Tens-of-thousands of years ago human beings would gather near fires to keep the nightly darkness and danger at bay. Under the faint light of long-gone constellations, they would share stories. Stories of long-ago hunts and happenings that could no longer be remembered by any living soul. Dramatic stories of the beginning of the world, of gods big and small and the conflict between them all. Some of these stories were told with cave paintings, a smear of ash and suddenly a herd of elk would materialize on a cave wall.

Story-telling is fundamental to being human. As a collective species we surround ourselves in them and use them to relate to one another. The stories we tell can be light-hearted and full of levity. They might be tragic and heart wrenching. Usually, they are some sort of combination. Whether we realize or not we tell and retell stories every day. We relate the stories of our day to our significant others and friends after a day of work. We bond with our friends over stories of past exploits. Spend ten minutes with any child and you will be inundated with stories.

We use stories to make the complex simple and to craft narratives and mythos of the everyday. We judge the entertainment we consume based on how the stories contained within make us feel and award little golden statutes to those stories we deem best. The overwhelming majority of us will never receive a statute for the story of our own lives, but that doesn’t make them any less important.

From the criminal defendant to the corporation, there is always a story to tell. Which makes the legal profession’s aversion to stories and story telling all the more puzzling. The legal profession prides itself on brevity and regrettably this can sometimes lead to squeezing the humanity out of their story. A human being reduced to a mere two-dimensional caricature is a disservice to everyone. It reduces the humanity of the client and it embitters the attorney to see every client as a transaction, rather than someone who needs help with the complicated legal system. Much like an off-brand powdered juice mix the de-humanized, non-story recitation of a client’s issue can leave one wanting something more substantial.

It is easy to see why this happens. Attorneys at some firms live their lives 15 minutes at a time, constantly aware of the amount of time they spend on a given task. With limited space in written briefs and limited time in front of a judge to make their arguments it is tempting to jettison the human story that brought the suit in the first place. The U.S. Supreme Court for instance imposes a word limit of 9,000 words for Petitions for Writs of Certiorari and generally limits oral argument to an hour total on issues that affect the entire nation.
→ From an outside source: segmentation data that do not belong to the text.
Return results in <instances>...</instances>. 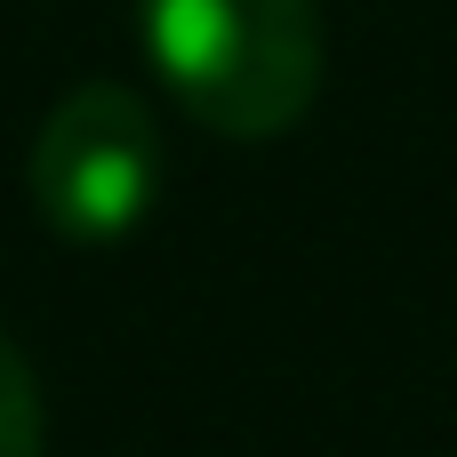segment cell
<instances>
[{"label":"cell","instance_id":"obj_3","mask_svg":"<svg viewBox=\"0 0 457 457\" xmlns=\"http://www.w3.org/2000/svg\"><path fill=\"white\" fill-rule=\"evenodd\" d=\"M0 457H40V386L8 329H0Z\"/></svg>","mask_w":457,"mask_h":457},{"label":"cell","instance_id":"obj_2","mask_svg":"<svg viewBox=\"0 0 457 457\" xmlns=\"http://www.w3.org/2000/svg\"><path fill=\"white\" fill-rule=\"evenodd\" d=\"M161 201V129L137 88L80 80L32 137V209L64 241H120Z\"/></svg>","mask_w":457,"mask_h":457},{"label":"cell","instance_id":"obj_1","mask_svg":"<svg viewBox=\"0 0 457 457\" xmlns=\"http://www.w3.org/2000/svg\"><path fill=\"white\" fill-rule=\"evenodd\" d=\"M137 24L169 96L217 137H281L321 96L313 0H137Z\"/></svg>","mask_w":457,"mask_h":457}]
</instances>
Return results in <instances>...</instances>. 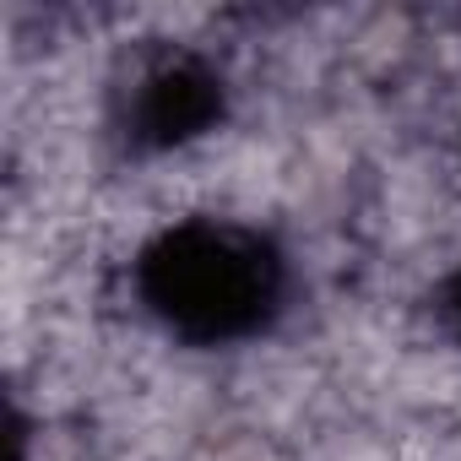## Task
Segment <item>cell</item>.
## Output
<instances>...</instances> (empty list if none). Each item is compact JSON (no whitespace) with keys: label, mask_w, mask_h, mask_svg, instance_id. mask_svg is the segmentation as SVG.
I'll return each instance as SVG.
<instances>
[{"label":"cell","mask_w":461,"mask_h":461,"mask_svg":"<svg viewBox=\"0 0 461 461\" xmlns=\"http://www.w3.org/2000/svg\"><path fill=\"white\" fill-rule=\"evenodd\" d=\"M450 299H456V315H461V277H456V294H450Z\"/></svg>","instance_id":"obj_3"},{"label":"cell","mask_w":461,"mask_h":461,"mask_svg":"<svg viewBox=\"0 0 461 461\" xmlns=\"http://www.w3.org/2000/svg\"><path fill=\"white\" fill-rule=\"evenodd\" d=\"M222 109V93H217V77L195 60H168L158 66L147 82H141V98H136V131L147 141H185L195 131H206Z\"/></svg>","instance_id":"obj_2"},{"label":"cell","mask_w":461,"mask_h":461,"mask_svg":"<svg viewBox=\"0 0 461 461\" xmlns=\"http://www.w3.org/2000/svg\"><path fill=\"white\" fill-rule=\"evenodd\" d=\"M283 288L267 240L228 222H185L141 256V299L190 342H228L256 331Z\"/></svg>","instance_id":"obj_1"}]
</instances>
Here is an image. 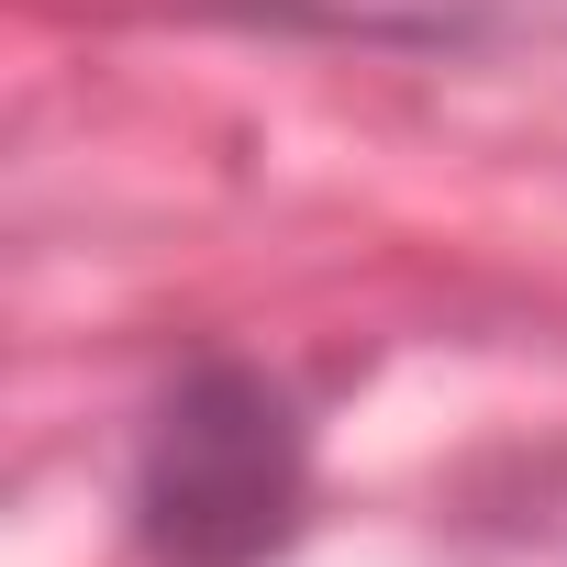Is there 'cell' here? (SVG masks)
<instances>
[{"label": "cell", "instance_id": "6da1fadb", "mask_svg": "<svg viewBox=\"0 0 567 567\" xmlns=\"http://www.w3.org/2000/svg\"><path fill=\"white\" fill-rule=\"evenodd\" d=\"M134 512L156 567H256L301 523V423L256 368H200L156 401Z\"/></svg>", "mask_w": 567, "mask_h": 567}]
</instances>
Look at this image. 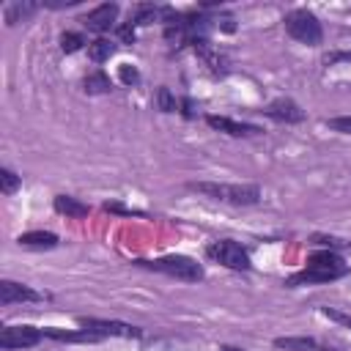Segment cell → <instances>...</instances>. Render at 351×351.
Segmentation results:
<instances>
[{"label": "cell", "instance_id": "6da1fadb", "mask_svg": "<svg viewBox=\"0 0 351 351\" xmlns=\"http://www.w3.org/2000/svg\"><path fill=\"white\" fill-rule=\"evenodd\" d=\"M348 274V266L343 263V258L335 250H321L313 252L307 258V266L299 269L296 274H291L285 280L288 288H299V285H318V282H332Z\"/></svg>", "mask_w": 351, "mask_h": 351}, {"label": "cell", "instance_id": "7a4b0ae2", "mask_svg": "<svg viewBox=\"0 0 351 351\" xmlns=\"http://www.w3.org/2000/svg\"><path fill=\"white\" fill-rule=\"evenodd\" d=\"M186 189L189 192H197V195H206L211 200H219V203H230V206H255V203H261V186L258 184L189 181Z\"/></svg>", "mask_w": 351, "mask_h": 351}, {"label": "cell", "instance_id": "3957f363", "mask_svg": "<svg viewBox=\"0 0 351 351\" xmlns=\"http://www.w3.org/2000/svg\"><path fill=\"white\" fill-rule=\"evenodd\" d=\"M134 266L140 269H148V271H159V274H167L173 280H181V282H200L206 277L203 266L189 258V255H162V258H151V261H134Z\"/></svg>", "mask_w": 351, "mask_h": 351}, {"label": "cell", "instance_id": "277c9868", "mask_svg": "<svg viewBox=\"0 0 351 351\" xmlns=\"http://www.w3.org/2000/svg\"><path fill=\"white\" fill-rule=\"evenodd\" d=\"M282 25H285V33H288L293 41L304 44V47H318V44L324 41V27H321L318 16H315L313 11H307V8H293V11H288V14L282 16Z\"/></svg>", "mask_w": 351, "mask_h": 351}, {"label": "cell", "instance_id": "5b68a950", "mask_svg": "<svg viewBox=\"0 0 351 351\" xmlns=\"http://www.w3.org/2000/svg\"><path fill=\"white\" fill-rule=\"evenodd\" d=\"M206 258L219 263V266H225V269H230V271H250L252 269L247 247H241L233 239H217V241L206 244Z\"/></svg>", "mask_w": 351, "mask_h": 351}, {"label": "cell", "instance_id": "8992f818", "mask_svg": "<svg viewBox=\"0 0 351 351\" xmlns=\"http://www.w3.org/2000/svg\"><path fill=\"white\" fill-rule=\"evenodd\" d=\"M77 324H80V329L96 335L99 340H104V337H126V340L143 337L140 326H132V324H123V321H107V318H85V315H80Z\"/></svg>", "mask_w": 351, "mask_h": 351}, {"label": "cell", "instance_id": "52a82bcc", "mask_svg": "<svg viewBox=\"0 0 351 351\" xmlns=\"http://www.w3.org/2000/svg\"><path fill=\"white\" fill-rule=\"evenodd\" d=\"M44 340V329L30 326V324H14L0 329V348L3 351H16V348H33Z\"/></svg>", "mask_w": 351, "mask_h": 351}, {"label": "cell", "instance_id": "ba28073f", "mask_svg": "<svg viewBox=\"0 0 351 351\" xmlns=\"http://www.w3.org/2000/svg\"><path fill=\"white\" fill-rule=\"evenodd\" d=\"M261 112H263L266 118L277 121V123H302V121H304V110H302L293 99H288V96H280V99L269 101Z\"/></svg>", "mask_w": 351, "mask_h": 351}, {"label": "cell", "instance_id": "9c48e42d", "mask_svg": "<svg viewBox=\"0 0 351 351\" xmlns=\"http://www.w3.org/2000/svg\"><path fill=\"white\" fill-rule=\"evenodd\" d=\"M118 14H121V5H118V3H101V5H96L93 11H88L80 22H82L90 33H107V30L115 25Z\"/></svg>", "mask_w": 351, "mask_h": 351}, {"label": "cell", "instance_id": "30bf717a", "mask_svg": "<svg viewBox=\"0 0 351 351\" xmlns=\"http://www.w3.org/2000/svg\"><path fill=\"white\" fill-rule=\"evenodd\" d=\"M47 296L38 293L36 288L30 285H22V282H14V280H0V304L8 307V304H22V302H44Z\"/></svg>", "mask_w": 351, "mask_h": 351}, {"label": "cell", "instance_id": "8fae6325", "mask_svg": "<svg viewBox=\"0 0 351 351\" xmlns=\"http://www.w3.org/2000/svg\"><path fill=\"white\" fill-rule=\"evenodd\" d=\"M206 123L222 134H230V137H255L261 134L263 129L255 126V123H244V121H236V118H228V115H206Z\"/></svg>", "mask_w": 351, "mask_h": 351}, {"label": "cell", "instance_id": "7c38bea8", "mask_svg": "<svg viewBox=\"0 0 351 351\" xmlns=\"http://www.w3.org/2000/svg\"><path fill=\"white\" fill-rule=\"evenodd\" d=\"M274 346L277 348H285V351H335L332 346L310 337V335H291V337H274Z\"/></svg>", "mask_w": 351, "mask_h": 351}, {"label": "cell", "instance_id": "4fadbf2b", "mask_svg": "<svg viewBox=\"0 0 351 351\" xmlns=\"http://www.w3.org/2000/svg\"><path fill=\"white\" fill-rule=\"evenodd\" d=\"M16 241L19 247H30V250H55L60 244L58 233L52 230H27V233H19Z\"/></svg>", "mask_w": 351, "mask_h": 351}, {"label": "cell", "instance_id": "5bb4252c", "mask_svg": "<svg viewBox=\"0 0 351 351\" xmlns=\"http://www.w3.org/2000/svg\"><path fill=\"white\" fill-rule=\"evenodd\" d=\"M52 208H55L58 214L69 217V219H82V217H88V211H90L88 203H82L80 197H71V195H55Z\"/></svg>", "mask_w": 351, "mask_h": 351}, {"label": "cell", "instance_id": "9a60e30c", "mask_svg": "<svg viewBox=\"0 0 351 351\" xmlns=\"http://www.w3.org/2000/svg\"><path fill=\"white\" fill-rule=\"evenodd\" d=\"M82 88H85V93H90V96L110 93V90H112V80H110V77H107L101 69H96V71H88V74H85Z\"/></svg>", "mask_w": 351, "mask_h": 351}, {"label": "cell", "instance_id": "2e32d148", "mask_svg": "<svg viewBox=\"0 0 351 351\" xmlns=\"http://www.w3.org/2000/svg\"><path fill=\"white\" fill-rule=\"evenodd\" d=\"M36 11H38V3H30V0H25V3H8L5 11H3V19H5V25L11 27V25L27 19V16L36 14Z\"/></svg>", "mask_w": 351, "mask_h": 351}, {"label": "cell", "instance_id": "e0dca14e", "mask_svg": "<svg viewBox=\"0 0 351 351\" xmlns=\"http://www.w3.org/2000/svg\"><path fill=\"white\" fill-rule=\"evenodd\" d=\"M115 44L112 41H107V38H96V41H90L88 44V58L93 60V63H107L112 55H115Z\"/></svg>", "mask_w": 351, "mask_h": 351}, {"label": "cell", "instance_id": "ac0fdd59", "mask_svg": "<svg viewBox=\"0 0 351 351\" xmlns=\"http://www.w3.org/2000/svg\"><path fill=\"white\" fill-rule=\"evenodd\" d=\"M82 47H85V36H82L80 30H63V33H60V49H63L66 55L80 52Z\"/></svg>", "mask_w": 351, "mask_h": 351}, {"label": "cell", "instance_id": "d6986e66", "mask_svg": "<svg viewBox=\"0 0 351 351\" xmlns=\"http://www.w3.org/2000/svg\"><path fill=\"white\" fill-rule=\"evenodd\" d=\"M154 99H156V107H159V112H176V110H178V99L173 96V90H170L167 85H159Z\"/></svg>", "mask_w": 351, "mask_h": 351}, {"label": "cell", "instance_id": "ffe728a7", "mask_svg": "<svg viewBox=\"0 0 351 351\" xmlns=\"http://www.w3.org/2000/svg\"><path fill=\"white\" fill-rule=\"evenodd\" d=\"M19 186H22V176H16L11 167H0V192L14 195Z\"/></svg>", "mask_w": 351, "mask_h": 351}, {"label": "cell", "instance_id": "44dd1931", "mask_svg": "<svg viewBox=\"0 0 351 351\" xmlns=\"http://www.w3.org/2000/svg\"><path fill=\"white\" fill-rule=\"evenodd\" d=\"M118 80H121L123 85L134 88V85H140V71H137L132 63H121V66H118Z\"/></svg>", "mask_w": 351, "mask_h": 351}, {"label": "cell", "instance_id": "7402d4cb", "mask_svg": "<svg viewBox=\"0 0 351 351\" xmlns=\"http://www.w3.org/2000/svg\"><path fill=\"white\" fill-rule=\"evenodd\" d=\"M324 126H329L332 132H340V134H351V115H335V118H326Z\"/></svg>", "mask_w": 351, "mask_h": 351}, {"label": "cell", "instance_id": "603a6c76", "mask_svg": "<svg viewBox=\"0 0 351 351\" xmlns=\"http://www.w3.org/2000/svg\"><path fill=\"white\" fill-rule=\"evenodd\" d=\"M321 313H324L329 321H335V324H340V326L351 329V315H348V313H340L337 307H321Z\"/></svg>", "mask_w": 351, "mask_h": 351}, {"label": "cell", "instance_id": "cb8c5ba5", "mask_svg": "<svg viewBox=\"0 0 351 351\" xmlns=\"http://www.w3.org/2000/svg\"><path fill=\"white\" fill-rule=\"evenodd\" d=\"M118 38H121L123 44H134V25H132V22L121 25V27H118Z\"/></svg>", "mask_w": 351, "mask_h": 351}, {"label": "cell", "instance_id": "d4e9b609", "mask_svg": "<svg viewBox=\"0 0 351 351\" xmlns=\"http://www.w3.org/2000/svg\"><path fill=\"white\" fill-rule=\"evenodd\" d=\"M313 244H318V247H346L340 239H332V236H313Z\"/></svg>", "mask_w": 351, "mask_h": 351}, {"label": "cell", "instance_id": "484cf974", "mask_svg": "<svg viewBox=\"0 0 351 351\" xmlns=\"http://www.w3.org/2000/svg\"><path fill=\"white\" fill-rule=\"evenodd\" d=\"M80 0H44L41 5L44 8H71V5H77Z\"/></svg>", "mask_w": 351, "mask_h": 351}, {"label": "cell", "instance_id": "4316f807", "mask_svg": "<svg viewBox=\"0 0 351 351\" xmlns=\"http://www.w3.org/2000/svg\"><path fill=\"white\" fill-rule=\"evenodd\" d=\"M337 60H348V63H351V52H329V55L324 58L326 66H332V63H337Z\"/></svg>", "mask_w": 351, "mask_h": 351}, {"label": "cell", "instance_id": "83f0119b", "mask_svg": "<svg viewBox=\"0 0 351 351\" xmlns=\"http://www.w3.org/2000/svg\"><path fill=\"white\" fill-rule=\"evenodd\" d=\"M181 107H184V110H181V115H184V118H195V115H197V112H195V101H192V99H184V101H181Z\"/></svg>", "mask_w": 351, "mask_h": 351}, {"label": "cell", "instance_id": "f1b7e54d", "mask_svg": "<svg viewBox=\"0 0 351 351\" xmlns=\"http://www.w3.org/2000/svg\"><path fill=\"white\" fill-rule=\"evenodd\" d=\"M104 208H107V211H118V214H140V211H132V208H123V206H118V203H104Z\"/></svg>", "mask_w": 351, "mask_h": 351}, {"label": "cell", "instance_id": "f546056e", "mask_svg": "<svg viewBox=\"0 0 351 351\" xmlns=\"http://www.w3.org/2000/svg\"><path fill=\"white\" fill-rule=\"evenodd\" d=\"M219 351H241V348H236V346H222Z\"/></svg>", "mask_w": 351, "mask_h": 351}]
</instances>
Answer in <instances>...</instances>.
But despite the limitations placed on how an attorney has to advocate, we shouldn’t forget to tap into the human instinct. I didn’t realize the power inherent in stories until the spring semester of my second year of law school. Up to that point I had dogmatically followed the CREAC, (conclusion, rule, explanation, application, and conclusion) format and could never figure out why my legal writing was never as compelling as my peers. The answer was quite simple. I wasn’t writing a story for the fictional client, I was writing an instruction manual. There was no passion, no emotion, and as a result my writing suffered. I am glad to have learned that lesson. I had forgotten that everyone looks to the faint glow of constellations at night; that we seek out stories to help us understand the world.

This Post Has One Comment

  1. David Papke

    You’re right about the importance and clout of narrative. The philosopher and communications scholar Walter Fisher once said that our species is better understood as “homo narrans” than as “homo sapiens.” His point is that humans of all ages living in all cultures tell and understand stories. They are fundamental in how we make sense of our world.

    That having been said, there are at least two reasons for not assigning too much power to narrative in and of itself: (1) Narratives do not float free, and the meanings they convey derive from history, cultural context, and the working of power differentials, and (2) Sophisticated narratives convey variable and even contested meanings, and what we end up taking from narrative depends on individual and group interpretations.

    With narrative and narrative meaning, as with many things, we always have to leery of thinking we have something universal.